We slide down the years to the time when all humanity was destroyed, to the little children. Everyone. Every one. But for providence, it could happen again. All but one family, preserved through and above the purging tide of God's wrath. God seems in ages past to have been harsher in His judgments. But perhaps the world is cleaner now. Perhaps.

If we blink and look again we settle upon barren Sarah, promised a child and then made to wait past the age for the bearing. And the day that child, grown to manhood now, was scheduled to meet death under the knife in his father's hand, Sarah dies. She had thought him slain, you see, apprized joyfully of the fact by Satan - when she learns her only child lives, she dies of joy. Isaac lives to finds a wife, Rebecca. She too is barren. And when she conceives her twins, they contend even in the womb.

Moses, born in Egypt, sole survivor of his peers - all others slain by Pharaoh's sword. Hmm. Narrow escape. Well, narrow for Moses. No escape at all, for all the other infant boys. Sixteen hundred years later, another Pharaoh, called Herod, annihilates the children of a region in pursuit of another saviour. Did Jesus too find refuge in some Egyptian court?

Midpoint almost between these two we find dead king Jehoshaphat, his son Jehoram dripping with the blood of every one of his siblings. He made himself an only child. There is a justice, of sorts, though. His own sons, every one, were slain by the Arabians. Every one but one, Ahaziah. Who grew to have a family of his own. And all his children too were slain, by their father's mother. All but one, Joash, who hid and grew in the Egypt of the Temple.

Haman and Hitler planned their genocides and failed.

So it goes.

Were it not for God's promises, we would be dead in Adam's loins. But none of it came as a surprise. There is always an ark, for a few, or one - an ark constructed at great pains and incalculable cost. Because there is benefit in life, however distant, we knock on the door of such an ark, though it be sealed up by God Himself, and hope that it is opened. Timing is everthing, though. A moment's delay makes no difference, except when it does.

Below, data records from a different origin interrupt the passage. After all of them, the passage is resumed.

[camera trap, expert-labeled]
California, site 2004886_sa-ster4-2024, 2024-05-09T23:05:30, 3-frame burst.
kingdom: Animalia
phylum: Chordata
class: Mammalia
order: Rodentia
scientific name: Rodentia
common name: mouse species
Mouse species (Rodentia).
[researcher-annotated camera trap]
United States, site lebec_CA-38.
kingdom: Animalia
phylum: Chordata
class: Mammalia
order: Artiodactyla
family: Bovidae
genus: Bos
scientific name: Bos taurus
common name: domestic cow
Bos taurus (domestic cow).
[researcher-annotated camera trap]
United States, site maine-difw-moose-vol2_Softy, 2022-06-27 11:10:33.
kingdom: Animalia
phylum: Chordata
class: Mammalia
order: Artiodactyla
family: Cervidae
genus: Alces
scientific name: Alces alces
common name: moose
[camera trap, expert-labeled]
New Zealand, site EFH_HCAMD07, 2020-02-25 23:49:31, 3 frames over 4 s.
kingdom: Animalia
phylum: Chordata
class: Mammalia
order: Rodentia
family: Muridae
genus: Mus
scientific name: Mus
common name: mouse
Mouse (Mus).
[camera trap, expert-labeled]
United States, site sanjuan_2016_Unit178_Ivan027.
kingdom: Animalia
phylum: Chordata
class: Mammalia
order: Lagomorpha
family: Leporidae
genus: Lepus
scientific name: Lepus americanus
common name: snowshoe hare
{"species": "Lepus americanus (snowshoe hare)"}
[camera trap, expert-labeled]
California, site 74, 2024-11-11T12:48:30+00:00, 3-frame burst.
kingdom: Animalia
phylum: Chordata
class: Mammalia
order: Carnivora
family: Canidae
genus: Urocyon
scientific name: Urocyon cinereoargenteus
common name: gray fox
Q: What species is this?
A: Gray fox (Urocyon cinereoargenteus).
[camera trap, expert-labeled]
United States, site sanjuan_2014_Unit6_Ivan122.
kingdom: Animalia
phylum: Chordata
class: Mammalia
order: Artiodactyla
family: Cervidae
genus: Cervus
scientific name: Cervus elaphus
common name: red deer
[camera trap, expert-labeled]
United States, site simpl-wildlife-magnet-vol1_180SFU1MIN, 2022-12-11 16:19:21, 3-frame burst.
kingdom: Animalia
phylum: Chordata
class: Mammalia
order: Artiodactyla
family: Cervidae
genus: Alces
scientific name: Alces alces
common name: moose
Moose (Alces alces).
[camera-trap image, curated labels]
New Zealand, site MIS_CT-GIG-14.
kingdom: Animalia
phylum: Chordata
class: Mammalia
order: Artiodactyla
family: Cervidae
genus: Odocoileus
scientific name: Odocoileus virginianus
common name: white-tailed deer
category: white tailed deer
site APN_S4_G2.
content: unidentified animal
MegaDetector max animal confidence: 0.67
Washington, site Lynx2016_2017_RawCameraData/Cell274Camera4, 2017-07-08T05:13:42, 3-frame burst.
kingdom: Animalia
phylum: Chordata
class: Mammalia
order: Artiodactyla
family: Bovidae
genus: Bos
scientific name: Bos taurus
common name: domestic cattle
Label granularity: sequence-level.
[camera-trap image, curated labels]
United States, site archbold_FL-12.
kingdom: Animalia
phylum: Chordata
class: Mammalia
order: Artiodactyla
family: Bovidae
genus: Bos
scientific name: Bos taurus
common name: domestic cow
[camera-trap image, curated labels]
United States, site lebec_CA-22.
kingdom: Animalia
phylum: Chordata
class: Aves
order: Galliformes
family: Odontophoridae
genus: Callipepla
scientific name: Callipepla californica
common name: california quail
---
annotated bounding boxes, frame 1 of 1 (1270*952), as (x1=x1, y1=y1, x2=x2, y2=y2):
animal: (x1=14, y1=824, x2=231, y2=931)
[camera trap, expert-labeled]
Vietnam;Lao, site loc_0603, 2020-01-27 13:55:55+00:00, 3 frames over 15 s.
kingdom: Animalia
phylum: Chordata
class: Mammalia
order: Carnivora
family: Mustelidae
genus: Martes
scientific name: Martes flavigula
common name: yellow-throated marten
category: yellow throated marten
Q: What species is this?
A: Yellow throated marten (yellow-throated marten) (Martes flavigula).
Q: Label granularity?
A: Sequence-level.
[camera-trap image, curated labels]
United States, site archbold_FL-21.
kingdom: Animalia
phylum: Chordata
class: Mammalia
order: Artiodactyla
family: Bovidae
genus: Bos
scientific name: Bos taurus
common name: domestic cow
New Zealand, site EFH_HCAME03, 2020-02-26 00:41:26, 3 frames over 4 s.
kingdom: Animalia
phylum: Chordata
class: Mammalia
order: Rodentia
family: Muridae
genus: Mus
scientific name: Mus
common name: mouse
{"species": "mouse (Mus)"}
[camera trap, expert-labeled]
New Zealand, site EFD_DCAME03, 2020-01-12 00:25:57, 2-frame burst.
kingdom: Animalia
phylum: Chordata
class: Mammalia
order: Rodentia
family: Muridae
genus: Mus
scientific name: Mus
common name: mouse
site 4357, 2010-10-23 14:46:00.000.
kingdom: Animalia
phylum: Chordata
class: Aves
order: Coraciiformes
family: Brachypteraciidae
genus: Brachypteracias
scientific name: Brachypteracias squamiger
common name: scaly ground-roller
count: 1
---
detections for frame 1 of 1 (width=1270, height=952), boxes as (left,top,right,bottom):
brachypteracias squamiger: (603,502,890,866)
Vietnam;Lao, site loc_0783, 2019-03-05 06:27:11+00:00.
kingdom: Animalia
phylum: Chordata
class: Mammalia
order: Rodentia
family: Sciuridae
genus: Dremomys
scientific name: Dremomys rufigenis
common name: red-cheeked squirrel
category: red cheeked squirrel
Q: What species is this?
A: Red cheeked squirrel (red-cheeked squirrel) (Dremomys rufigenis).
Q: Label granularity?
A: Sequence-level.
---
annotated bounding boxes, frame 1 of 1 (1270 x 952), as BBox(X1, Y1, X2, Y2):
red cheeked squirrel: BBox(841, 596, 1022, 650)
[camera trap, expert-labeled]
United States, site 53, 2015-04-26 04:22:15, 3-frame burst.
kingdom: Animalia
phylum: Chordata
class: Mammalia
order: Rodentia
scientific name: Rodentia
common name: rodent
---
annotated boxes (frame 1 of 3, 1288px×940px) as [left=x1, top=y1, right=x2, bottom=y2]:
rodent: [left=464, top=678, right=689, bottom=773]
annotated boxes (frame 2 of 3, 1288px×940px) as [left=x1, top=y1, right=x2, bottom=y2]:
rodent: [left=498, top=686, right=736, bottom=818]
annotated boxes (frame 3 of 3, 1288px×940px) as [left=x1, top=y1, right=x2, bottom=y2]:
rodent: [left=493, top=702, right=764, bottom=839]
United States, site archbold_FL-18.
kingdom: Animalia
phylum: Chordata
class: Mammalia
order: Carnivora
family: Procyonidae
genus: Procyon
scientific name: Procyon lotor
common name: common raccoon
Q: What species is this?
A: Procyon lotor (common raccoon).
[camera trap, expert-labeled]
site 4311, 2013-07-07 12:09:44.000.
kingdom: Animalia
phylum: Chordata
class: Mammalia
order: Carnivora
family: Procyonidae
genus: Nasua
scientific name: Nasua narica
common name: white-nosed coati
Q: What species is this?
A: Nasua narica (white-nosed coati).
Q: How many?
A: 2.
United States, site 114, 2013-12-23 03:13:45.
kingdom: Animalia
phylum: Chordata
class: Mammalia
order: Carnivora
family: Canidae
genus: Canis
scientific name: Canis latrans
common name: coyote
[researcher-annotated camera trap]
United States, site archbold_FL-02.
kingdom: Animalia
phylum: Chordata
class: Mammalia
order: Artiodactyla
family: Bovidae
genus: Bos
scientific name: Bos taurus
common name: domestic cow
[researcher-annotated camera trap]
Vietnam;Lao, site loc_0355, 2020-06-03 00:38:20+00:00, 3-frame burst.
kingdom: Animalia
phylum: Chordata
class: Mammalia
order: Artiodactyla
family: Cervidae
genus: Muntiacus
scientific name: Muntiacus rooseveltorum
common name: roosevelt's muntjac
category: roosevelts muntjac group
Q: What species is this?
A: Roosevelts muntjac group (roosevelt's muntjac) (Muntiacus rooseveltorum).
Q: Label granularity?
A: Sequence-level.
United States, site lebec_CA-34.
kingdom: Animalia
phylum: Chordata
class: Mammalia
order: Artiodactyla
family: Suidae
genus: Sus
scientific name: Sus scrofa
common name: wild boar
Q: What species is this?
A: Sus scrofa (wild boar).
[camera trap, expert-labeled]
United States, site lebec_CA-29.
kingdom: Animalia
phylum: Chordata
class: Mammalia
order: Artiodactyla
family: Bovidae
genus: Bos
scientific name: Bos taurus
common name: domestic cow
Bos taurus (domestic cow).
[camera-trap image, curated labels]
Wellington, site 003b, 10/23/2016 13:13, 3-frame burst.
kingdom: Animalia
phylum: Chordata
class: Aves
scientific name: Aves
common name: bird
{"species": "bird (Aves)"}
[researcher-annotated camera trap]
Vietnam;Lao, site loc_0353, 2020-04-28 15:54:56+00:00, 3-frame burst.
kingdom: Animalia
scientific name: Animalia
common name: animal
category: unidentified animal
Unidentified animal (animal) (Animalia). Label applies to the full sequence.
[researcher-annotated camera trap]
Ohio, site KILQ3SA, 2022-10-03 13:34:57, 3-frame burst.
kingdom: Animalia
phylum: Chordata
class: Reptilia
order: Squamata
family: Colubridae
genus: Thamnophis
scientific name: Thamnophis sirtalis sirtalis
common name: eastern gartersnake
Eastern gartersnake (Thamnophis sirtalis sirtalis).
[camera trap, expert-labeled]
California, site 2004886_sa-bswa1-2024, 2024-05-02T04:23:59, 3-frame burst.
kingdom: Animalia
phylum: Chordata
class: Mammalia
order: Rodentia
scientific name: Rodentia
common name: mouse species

Satan started out only as a middling-sized serpent. He has grown into a dragon of unspeakable ugliness. God can't change, but evil grows worse. The next flood will be of fire. Maybe this one will do the job, for all that dragons have an affinity for flames. I wonder what the next ark will look like. But of course we already know the answer. The blood of the Lamb is fireproof. But so much blood.